170408_03.jpgCherry blossoms in full bloom on campus

2017 Entry Ceremonial Address from the President

170408_06.jpgAs president of the Tokyo University of Foreign Studies, I would like to extend my heartfelt congratulations to all of our new students.

In addition, I extend heartfelt congratulations to the parents and guardians here today who are listening to this ceremonial address from multimedia hall 101 in the Research and Lecture Building.


Today, we welcome here 404 School of Language and Culture Studies students (including 15 transfer students), 413 School of International and Area Studies students (including 15 transfer students), 163 Graduate School of Global Studies Master's and Doctoral programme students, as well as 72 Japanese Language Center for International Students. Standing before everyone here brimming with hope, I am humbled in both body and soul.

Tokyo University of Foreign Studies, which will become your new place of learning, can be traced back to the Bansho Shirabesho, which was established in 1857. In 1873, the Tokyo School of Foreign Studies was founded upon the study of the five subjects of English, German, French, Russian, and Chinese. In 1897, the school was incorporated as a language school for an industrial high school, and, in 1899, it became independent as Tokyo School of Foreign Studies. Then, in 1949, with the commencement of the new university system, the school started its new beginnings as Tokyo University of Foreign Studies.

--------------------------------------------------

EXERCISE DIRECTIONS
Carry on the president's 2017 entrance address from its last sentence. The rows that come next play no part here.

--------------------------------------------------

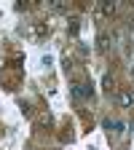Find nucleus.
Segmentation results:
<instances>
[]
</instances>
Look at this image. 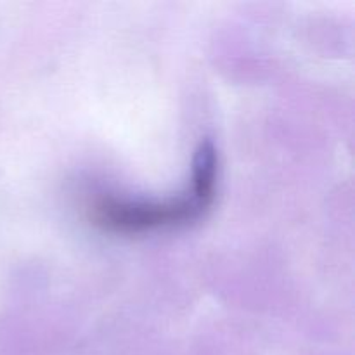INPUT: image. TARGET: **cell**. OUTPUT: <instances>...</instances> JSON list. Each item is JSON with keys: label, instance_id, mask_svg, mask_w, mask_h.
Here are the masks:
<instances>
[{"label": "cell", "instance_id": "obj_1", "mask_svg": "<svg viewBox=\"0 0 355 355\" xmlns=\"http://www.w3.org/2000/svg\"><path fill=\"white\" fill-rule=\"evenodd\" d=\"M207 205L191 194L166 203H125L118 200H101L94 205L96 224L116 232H142L166 225L184 224L196 218Z\"/></svg>", "mask_w": 355, "mask_h": 355}, {"label": "cell", "instance_id": "obj_2", "mask_svg": "<svg viewBox=\"0 0 355 355\" xmlns=\"http://www.w3.org/2000/svg\"><path fill=\"white\" fill-rule=\"evenodd\" d=\"M215 182H217V155L210 142H203L194 158L191 194L208 207L214 200Z\"/></svg>", "mask_w": 355, "mask_h": 355}]
</instances>
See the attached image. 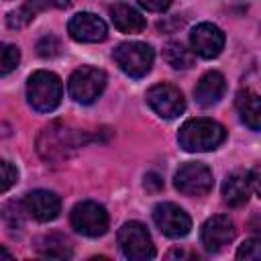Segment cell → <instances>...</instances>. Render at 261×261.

--------------------------------------------------

EXERCISE RESPONSE
Please think of the name of this institution, Tokyo Gaikokugo Daigaku, as 'Tokyo University of Foreign Studies', and not 'Tokyo University of Foreign Languages'. This name was adopted along with the launch of the new university system in 1947, and 'Foreign Studies' derives from the concept of, not only studying foreign languages, but also, beginning with the combined study of 'languages of the world and the general culture based in them', being able to acquire 'the high level education required to live an international life'. To everyone here, I anticipate that you commit yourselves to' foreign studies' here at Tokyo University of Foreign studies, which is supported by the two pillars of 'Language Studies' and 'Area Studies', and that, in the near future, whilst freely using English and other foreign languages in all areas of the world, you will flourish as multilingual, global citizens equipped with the ability to understand other cultures.

I wonder if you all are aware of the 'Doomsday Clock'. The clock was shown on the cover of the American journal 'Bulletin of the Atomic Scientists', and is a symbol representing the severity of the danger of the world ending by counting the remaining time until 12 midnight, which represents doomsday. Recently, the Doomsday Clock was put forward by 30 seconds, to two minutes and 30 seconds to midnight. Until now, the closest to doomsday came with the success of hydrogen bomb experiments by the United States and Soviet Union in 1953, when the clock was advanced to two minutes to midnight. Now, with the birth of a political administration touting the principal of 'own country first', the world is becoming destabilised, and it can be said that the crisis awareness held by scientists is proof of this.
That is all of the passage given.